▶ [Instructions for the task]
Give the number of lines in the records below that hold "Figure"; nothing else is needed.

▶ [Provided entries]

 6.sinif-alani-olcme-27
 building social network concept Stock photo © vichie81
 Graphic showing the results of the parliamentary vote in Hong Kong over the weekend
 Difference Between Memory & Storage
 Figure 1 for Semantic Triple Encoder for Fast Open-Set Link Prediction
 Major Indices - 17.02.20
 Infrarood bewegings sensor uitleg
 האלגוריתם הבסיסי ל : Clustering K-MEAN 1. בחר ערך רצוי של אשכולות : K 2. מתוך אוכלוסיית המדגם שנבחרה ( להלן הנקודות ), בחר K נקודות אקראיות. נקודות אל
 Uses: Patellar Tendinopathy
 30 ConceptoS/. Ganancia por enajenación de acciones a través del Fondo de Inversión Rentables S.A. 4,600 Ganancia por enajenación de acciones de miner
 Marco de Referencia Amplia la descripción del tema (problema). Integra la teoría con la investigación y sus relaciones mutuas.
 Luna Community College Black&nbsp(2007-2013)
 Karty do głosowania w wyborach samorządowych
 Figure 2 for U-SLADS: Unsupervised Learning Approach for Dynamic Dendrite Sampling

▶ [Exercise output]
2